___ RECORD EXTRACTS ___

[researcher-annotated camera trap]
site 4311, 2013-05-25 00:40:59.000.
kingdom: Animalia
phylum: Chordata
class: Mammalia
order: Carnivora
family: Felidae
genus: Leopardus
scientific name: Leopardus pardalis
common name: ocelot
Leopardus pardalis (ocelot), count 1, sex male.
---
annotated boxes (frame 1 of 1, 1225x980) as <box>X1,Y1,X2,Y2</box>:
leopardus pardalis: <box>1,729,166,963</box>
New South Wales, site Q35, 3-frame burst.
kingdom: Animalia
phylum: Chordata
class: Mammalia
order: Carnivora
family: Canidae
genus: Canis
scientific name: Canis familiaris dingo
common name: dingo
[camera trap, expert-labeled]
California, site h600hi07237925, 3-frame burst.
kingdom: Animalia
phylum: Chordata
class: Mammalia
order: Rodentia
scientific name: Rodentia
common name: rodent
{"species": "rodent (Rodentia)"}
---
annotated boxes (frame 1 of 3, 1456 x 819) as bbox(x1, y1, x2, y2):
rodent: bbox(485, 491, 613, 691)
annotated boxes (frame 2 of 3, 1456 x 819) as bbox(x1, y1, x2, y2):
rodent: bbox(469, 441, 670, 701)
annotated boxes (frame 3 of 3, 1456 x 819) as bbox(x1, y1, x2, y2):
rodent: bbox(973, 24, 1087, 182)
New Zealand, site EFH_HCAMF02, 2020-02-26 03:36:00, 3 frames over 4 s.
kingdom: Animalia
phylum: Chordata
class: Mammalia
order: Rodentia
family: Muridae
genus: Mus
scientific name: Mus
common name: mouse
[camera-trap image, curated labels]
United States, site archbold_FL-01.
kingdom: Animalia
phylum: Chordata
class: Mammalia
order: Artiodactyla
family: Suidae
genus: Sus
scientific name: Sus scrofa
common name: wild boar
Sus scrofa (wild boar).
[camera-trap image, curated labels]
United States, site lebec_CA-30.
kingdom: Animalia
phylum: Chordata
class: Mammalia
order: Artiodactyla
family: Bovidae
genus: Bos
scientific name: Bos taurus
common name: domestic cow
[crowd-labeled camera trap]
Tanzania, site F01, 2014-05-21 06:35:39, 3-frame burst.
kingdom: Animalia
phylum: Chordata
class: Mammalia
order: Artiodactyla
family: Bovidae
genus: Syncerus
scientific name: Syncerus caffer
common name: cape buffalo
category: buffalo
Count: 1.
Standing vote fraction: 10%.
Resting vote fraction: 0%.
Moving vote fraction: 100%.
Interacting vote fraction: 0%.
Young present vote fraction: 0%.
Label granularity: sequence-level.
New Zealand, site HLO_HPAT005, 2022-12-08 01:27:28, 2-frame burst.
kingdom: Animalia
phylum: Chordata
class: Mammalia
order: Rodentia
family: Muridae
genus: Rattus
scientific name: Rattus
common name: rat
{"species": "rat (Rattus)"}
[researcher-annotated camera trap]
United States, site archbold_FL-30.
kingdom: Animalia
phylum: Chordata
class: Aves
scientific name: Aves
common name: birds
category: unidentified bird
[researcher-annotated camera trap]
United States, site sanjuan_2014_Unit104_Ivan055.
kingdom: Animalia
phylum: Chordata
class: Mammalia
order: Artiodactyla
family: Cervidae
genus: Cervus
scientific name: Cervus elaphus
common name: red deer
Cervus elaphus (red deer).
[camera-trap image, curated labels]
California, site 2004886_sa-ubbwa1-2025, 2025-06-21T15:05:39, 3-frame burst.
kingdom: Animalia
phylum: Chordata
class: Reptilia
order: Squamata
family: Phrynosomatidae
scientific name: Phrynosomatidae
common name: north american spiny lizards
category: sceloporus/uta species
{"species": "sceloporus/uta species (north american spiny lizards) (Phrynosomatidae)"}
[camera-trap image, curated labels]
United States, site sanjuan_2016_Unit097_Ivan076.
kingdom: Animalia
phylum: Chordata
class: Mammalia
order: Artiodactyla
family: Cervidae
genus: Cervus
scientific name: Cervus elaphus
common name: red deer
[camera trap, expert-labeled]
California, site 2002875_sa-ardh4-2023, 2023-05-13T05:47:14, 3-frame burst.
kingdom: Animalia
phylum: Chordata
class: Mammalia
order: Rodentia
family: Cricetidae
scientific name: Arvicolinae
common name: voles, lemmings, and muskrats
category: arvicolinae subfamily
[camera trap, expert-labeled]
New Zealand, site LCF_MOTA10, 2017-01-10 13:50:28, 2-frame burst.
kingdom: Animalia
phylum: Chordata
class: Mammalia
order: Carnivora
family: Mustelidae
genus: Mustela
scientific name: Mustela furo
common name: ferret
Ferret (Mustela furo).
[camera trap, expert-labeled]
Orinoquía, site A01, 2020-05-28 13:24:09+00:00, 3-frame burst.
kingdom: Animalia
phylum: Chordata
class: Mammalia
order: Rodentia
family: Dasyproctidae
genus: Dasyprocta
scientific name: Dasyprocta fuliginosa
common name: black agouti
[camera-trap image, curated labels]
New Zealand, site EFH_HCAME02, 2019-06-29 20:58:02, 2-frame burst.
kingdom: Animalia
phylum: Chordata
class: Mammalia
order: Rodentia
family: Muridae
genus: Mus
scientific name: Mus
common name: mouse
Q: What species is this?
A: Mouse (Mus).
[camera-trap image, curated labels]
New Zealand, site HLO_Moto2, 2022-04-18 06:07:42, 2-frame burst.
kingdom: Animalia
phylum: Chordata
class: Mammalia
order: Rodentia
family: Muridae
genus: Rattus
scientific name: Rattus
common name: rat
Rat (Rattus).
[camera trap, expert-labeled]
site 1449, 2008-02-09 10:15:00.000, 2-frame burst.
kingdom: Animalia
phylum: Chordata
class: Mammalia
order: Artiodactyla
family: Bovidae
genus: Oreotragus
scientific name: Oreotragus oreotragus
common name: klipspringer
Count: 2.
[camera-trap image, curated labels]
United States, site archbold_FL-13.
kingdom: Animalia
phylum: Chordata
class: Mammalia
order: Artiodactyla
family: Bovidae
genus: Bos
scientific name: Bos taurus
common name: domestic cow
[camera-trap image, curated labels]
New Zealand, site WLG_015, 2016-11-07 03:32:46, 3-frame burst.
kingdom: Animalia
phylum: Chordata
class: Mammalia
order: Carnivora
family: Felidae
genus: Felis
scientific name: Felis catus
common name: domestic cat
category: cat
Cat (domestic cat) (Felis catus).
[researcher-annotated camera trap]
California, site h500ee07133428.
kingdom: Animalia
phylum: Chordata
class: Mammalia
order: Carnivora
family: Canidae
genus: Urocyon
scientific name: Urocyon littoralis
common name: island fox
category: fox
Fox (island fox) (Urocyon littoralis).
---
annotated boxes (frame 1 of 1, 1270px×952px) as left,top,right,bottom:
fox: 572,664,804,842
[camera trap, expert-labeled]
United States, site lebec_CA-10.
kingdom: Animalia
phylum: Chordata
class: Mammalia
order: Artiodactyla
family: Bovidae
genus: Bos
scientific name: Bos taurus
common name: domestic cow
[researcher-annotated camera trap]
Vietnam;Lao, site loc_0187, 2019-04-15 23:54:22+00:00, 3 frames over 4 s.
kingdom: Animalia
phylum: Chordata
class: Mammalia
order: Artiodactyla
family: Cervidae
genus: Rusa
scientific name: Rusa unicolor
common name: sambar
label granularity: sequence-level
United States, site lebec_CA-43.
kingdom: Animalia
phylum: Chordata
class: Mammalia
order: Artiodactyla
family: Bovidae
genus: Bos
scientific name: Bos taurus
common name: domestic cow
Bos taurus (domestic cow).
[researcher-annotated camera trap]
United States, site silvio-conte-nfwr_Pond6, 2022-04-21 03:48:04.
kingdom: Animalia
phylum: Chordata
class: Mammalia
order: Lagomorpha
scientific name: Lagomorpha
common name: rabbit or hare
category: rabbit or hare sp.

___

# PROBLEM STATEMENT
Copy the records word for word.

# ANSWER FOR THIS EXERCISE
[researcher-annotated camera trap]
site 4311, 2013-05-25 00:40:59.000.
kingdom: Animalia
phylum: Chordata
class: Mammalia
order: Carnivora
family: Felidae
genus: Leopardus
scientific name: Leopardus pardalis
common name: ocelot
Leopardus pardalis (ocelot), count 1, sex male.
---
annotated boxes (frame 1 of 1, 1225x980) as <box>X1,Y1,X2,Y2</box>:
leopardus pardalis: <box>1,729,166,963</box>
New South Wales, site Q35, 3-frame burst.
kingdom: Animalia
phylum: Chordata
class: Mammalia
order: Carnivora
family: Canidae
genus: Canis
scientific name: Canis familiaris dingo
common name: dingo
[camera trap, expert-labeled]
California, site h600hi07237925, 3-frame burst.
kingdom: Animalia
phylum: Chordata
class: Mammalia
order: Rodentia
scientific name: Rodentia
common name: rodent
{"species": "rodent (Rodentia)"}
---
annotated boxes (frame 1 of 3, 1456 x 819) as bbox(x1, y1, x2, y2):
rodent: bbox(485, 491, 613, 691)
annotated boxes (frame 2 of 3, 1456 x 819) as bbox(x1, y1, x2, y2):
rodent: bbox(469, 441, 670, 701)
annotated boxes (frame 3 of 3, 1456 x 819) as bbox(x1, y1, x2, y2):
rodent: bbox(973, 24, 1087, 182)
New Zealand, site EFH_HCAMF02, 2020-02-26 03:36:00, 3 frames over 4 s.
kingdom: Animalia
phylum: Chordata
class: Mammalia
order: Rodentia
family: Muridae
genus: Mus
scientific name: Mus
common name: mouse
[camera-trap image, curated labels]
United States, site archbold_FL-01.
kingdom: Animalia
phylum: Chordata
class: Mammalia
order: Artiodactyla
family: Suidae
genus: Sus
scientific name: Sus scrofa
common name: wild boar
Sus scrofa (wild boar).
[camera-trap image, curated labels]
United States, site lebec_CA-30.
kingdom: Animalia
phylum: Chordata
class: Mammalia
order: Artiodactyla
family: Bovidae
genus: Bos
scientific name: Bos taurus
common name: domestic cow
[crowd-labeled camera trap]
Tanzania, site F01, 2014-05-21 06:35:39, 3-frame burst.
kingdom: Animalia
phylum: Chordata
class: Mammalia
order: Artiodactyla
family: Bovidae
genus: Syncerus
scientific name: Syncerus caffer
common name: cape buffalo
category: buffalo
Count: 1.
Standing vote fraction: 10%.
Resting vote fraction: 0%.
Moving vote fraction: 100%.
Interacting vote fraction: 0%.
Young present vote fraction: 0%.
Label granularity: sequence-level.
New Zealand, site HLO_HPAT005, 2022-12-08 01:27:28, 2-frame burst.
kingdom: Animalia
phylum: Chordata
class: Mammalia
order: Rodentia
family: Muridae
genus: Rattus
scientific name: Rattus
common name: rat
{"species": "rat (Rattus)"}
[researcher-annotated camera trap]
United States, site archbold_FL-30.
kingdom: Animalia
phylum: Chordata
class: Aves
scientific name: Aves
common name: birds
category: unidentified bird
[researcher-annotated camera trap]
United States, site sanjuan_2014_Unit104_Ivan055.
kingdom: Animalia
phylum: Chordata
class: Mammalia
order: Artiodactyla
family: Cervidae
genus: Cervus
scientific name: Cervus elaphus
common name: red deer
Cervus elaphus (red deer).
[camera-trap image, curated labels]
California, site 2004886_sa-ubbwa1-2025, 2025-06-21T15:05:39, 3-frame burst.
kingdom: Animalia
phylum: Chordata
class: Reptilia
order: Squamata
family: Phrynosomatidae
scientific name: Phrynosomatidae
common name: north american spiny lizards
category: sceloporus/uta species
{"species": "sceloporus/uta species (north american spiny lizards) (Phrynosomatidae)"}
[camera-trap image, curated labels]
United States, site sanjuan_2016_Unit097_Ivan076.
kingdom: Animalia
phylum: Chordata
class: Mammalia
order: Artiodactyla
family: Cervidae
genus: Cervus
scientific name: Cervus elaphus
common name: red deer
[camera trap, expert-labeled]
California, site 2002875_sa-ardh4-2023, 2023-05-13T05:47:14, 3-frame burst.
kingdom: Animalia
phylum: Chordata
class: Mammalia
order: Rodentia
family: Cricetidae
scientific name: Arvicolinae
common name: voles, lemmings, and muskrats
category: arvicolinae subfamily
[camera trap, expert-labeled]
New Zealand, site LCF_MOTA10, 2017-01-10 13:50:28, 2-frame burst.
kingdom: Animalia
phylum: Chordata
class: Mammalia
order: Carnivora
family: Mustelidae
genus: Mustela
scientific name: Mustela furo
common name: ferret
Ferret (Mustela furo).
[camera trap, expert-labeled]
Orinoquía, site A01, 2020-05-28 13:24:09+00:00, 3-frame burst.
kingdom: Animalia
phylum: Chordata
class: Mammalia
order: Rodentia
family: Dasyproctidae
genus: Dasyprocta
scientific name: Dasyprocta fuliginosa
common name: black agouti
[camera-trap image, curated labels]
New Zealand, site EFH_HCAME02, 2019-06-29 20:58:02, 2-frame burst.
kingdom: Animalia
phylum: Chordata
class: Mammalia
order: Rodentia
family: Muridae
genus: Mus
scientific name: Mus
common name: mouse
Q: What species is this?
A: Mouse (Mus).
[camera-trap image, curated labels]
New Zealand, site HLO_Moto2, 2022-04-18 06:07:42, 2-frame burst.
kingdom: Animalia
phylum: Chordata
class: Mammalia
order: Rodentia
family: Muridae
genus: Rattus
scientific name: Rattus
common name: rat
Rat (Rattus).
[camera trap, expert-labeled]
site 1449, 2008-02-09 10:15:00.000, 2-frame burst.
kingdom: Animalia
phylum: Chordata
class: Mammalia
order: Artiodactyla
family: Bovidae
genus: Oreotragus
scientific name: Oreotragus oreotragus
common name: klipspringer
Count: 2.
[camera-trap image, curated labels]
United States, site archbold_FL-13.
kingdom: Animalia
phylum: Chordata
class: Mammalia
order: Artiodactyla
family: Bovidae
genus: Bos
scientific name: Bos taurus
common name: domestic cow
[camera-trap image, curated labels]
New Zealand, site WLG_015, 2016-11-07 03:32:46, 3-frame burst.
kingdom: Animalia
phylum: Chordata
class: Mammalia
order: Carnivora
family: Felidae
genus: Felis
scientific name: Felis catus
common name: domestic cat
category: cat
Cat (domestic cat) (Felis catus).
[researcher-annotated camera trap]
California, site h500ee07133428.
kingdom: Animalia
phylum: Chordata
class: Mammalia
order: Carnivora
family: Canidae
genus: Urocyon
scientific name: Urocyon littoralis
common name: island fox
category: fox
Fox (island fox) (Urocyon littoralis).
---
annotated boxes (frame 1 of 1, 1270px×952px) as left,top,right,bottom:
fox: 572,664,804,842
[camera trap, expert-labeled]
United States, site lebec_CA-10.
kingdom: Animalia
phylum: Chordata
class: Mammalia
order: Artiodactyla
family: Bovidae
genus: Bos
scientific name: Bos taurus
common name: domestic cow
[researcher-annotated camera trap]
Vietnam;Lao, site loc_0187, 2019-04-15 23:54:22+00:00, 3 frames over 4 s.
kingdom: Animalia
phylum: Chordata
class: Mammalia
order: Artiodactyla
family: Cervidae
genus: Rusa
scientific name: Rusa unicolor
common name: sambar
label granularity: sequence-level
United States, site lebec_CA-43.
kingdom: Animalia
phylum: Chordata
class: Mammalia
order: Artiodactyla
family: Bovidae
genus: Bos
scientific name: Bos taurus
common name: domestic cow
Bos taurus (domestic cow).
[researcher-annotated camera trap]
United States, site silvio-conte-nfwr_Pond6, 2022-04-21 03:48:04.
kingdom: Animalia
phylum: Chordata
class: Mammalia
order: Lagomorpha
scientific name: Lagomorpha
common name: rabbit or hare
category: rabbit or hare sp.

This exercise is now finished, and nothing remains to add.